Alors, messieurs Bouchard et Taylor, grands intellectuels, discourent
pendant des centaines de pages, font des recommandations à l'État du
Québec. Pourtant, ils font abstraction de la capacité réelle d'agir de cet
État et surtout, ils font fi des actions souvent néfastes du gouvernement
fédéral sur le territoire québécois.
À la page 120 de leur rapport, les commissaires affirment aussi que « le
cadre d'opération de l'interculturalisme est le Québec en tant que nation,
tel qu'il est reconnu maintenant par tous les partis politiques québécois
et par le Parlement fédéral. »
Or, cette phrase est trompeuse. Il suffit de lire la motion adoptée au
Parlement en novembre 2006. Le fédéral n'a pas reconnu le Québec comme
nation mais bien les « Québécois ». Il y a ici toute une nuance . De plus,
le fédéral n'a d'aucune manière reconnu le rôle prépondérant de
l'interculturalisme québécois sur le territoire du Québec.
Comme le soulignent Bouchard et Taylor, à la page 122 de leur rapport, en
raison du multiculturalisme canadien « il n'y a pas de culture officielle
au Canada. En conséquence, le multiculturalisme fait du cadre civique qui
l'englobe et le définit un élément identitaire crucial du Canada. (.) il
s'ensuit qu'(.) on se préoccupe moins de la continuité ou de la
préservation d'une vieille culture fondatrice, mais bien davantage de
l'unité ou de la cohésion nationale ». S'ils décrivent bien le
multiculturalisme canadien, les commissaires ont omis de signaler que cette
politique s'applique aussi activement sur le territoire québécois et ne
commentent en rien l'impact négatif de celle-ci par rapport aux enjeux de
l'intégration de la population immigrante au Québec. Face à cette réalité,
les commissaires ne réagissent pas . Quelle démission intellectuelle !

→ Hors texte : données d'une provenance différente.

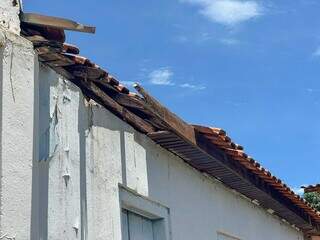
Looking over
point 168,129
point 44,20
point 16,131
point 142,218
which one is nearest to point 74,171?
point 16,131

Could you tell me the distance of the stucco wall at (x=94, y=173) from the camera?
515 cm

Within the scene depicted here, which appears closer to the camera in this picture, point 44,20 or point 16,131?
point 16,131

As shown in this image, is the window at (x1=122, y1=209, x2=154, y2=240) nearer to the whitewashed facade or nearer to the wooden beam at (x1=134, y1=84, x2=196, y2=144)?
the whitewashed facade

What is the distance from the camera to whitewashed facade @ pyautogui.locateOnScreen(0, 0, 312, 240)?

En fait, la politique du multiculturalisme canadien n'est que la pointe de
l'iceberg fédéral qui frappe et écrase les intérêts nationaux du Québec. En
effet, le gouvernement fédéral appuie activement par son argent, ses
politiques, ses lois et ses tribunaux, les groupes de pression et les
individus qui poussent les personnes immigrantes à adopter l'anglais comme
langue de communication interculturelle et ce, quoi que dise et quoi que
fasse l'État du Québec. Si ce choix est respectueux de la vision du Canada
de la grande majorité des Canadiens, un fait demeure : il est en opposition
avec le fondement de ce qui permet l'intégration au Québec, soit le
français comme langue d'échange interculturel.
On ne peut pas se le cacher. Il se joue, particulièrement dans la région
de Montréal, une lutte importante entre le français et l'anglais. Le
résultat de cette lutte déterminera ce qu'il adviendra de l'identité
québécoise en Amérique. Nous savons tous qu'elle évoluera dans le temps,
mais parviendra-t-elle à conserver son caractère français? Bien qu'il y ait
eu des améliorations non négligeables au Québec, près de 50% des immigrants
choisissent encore l'anglais comme langue d'échange interculturel.
Pour que cela cesse, les commissaires Bouchard et Taylor n'auraient eu, à
mon avis, que deux conclusions possibles face aux actions du fédéral :
- Si le Parlement et le gouvernement fédéral reconnaissent vraiment la
nation québécoise, ils doivent le faire par des actes concrets.
Minimalement cela exige, d'une part, la reconnaissance de la prédominance
au Québec de la politique d'interculturalisme québécoise sur la politique
du multiculturalisme canadien et, d'autre part, l'application au Québec de
la loi 101 aux organismes et entreprises de juridiction fédérale.
Ou
- L'indépendance du Québec.
En conclusion, combien de temps encore devrons-nous endurer des
demi-rapports qui présentent le monde avec un regard incomplet qui fuit les
vrais problèmes et rate les seules solutions possibles.
L'intégration des immigrants au Québec passe par le français, langue
commune d'échange interculturelle. Les solutions qui devraient venir
d'Ottawa ne viendront jamais. Au contraire, le fédéral demeurera toujours
un adversaire farouche à ce niveau. Le refus d'aborder cet aspect
fondamental du problème, de la part d'intellectuels aussi avisés, est
inacceptable et démontre une faiblesse qui n'est pas à leur hauteur.
Dommage!
Maria Mourani
Membre fondateur du Mouvement Montréal français.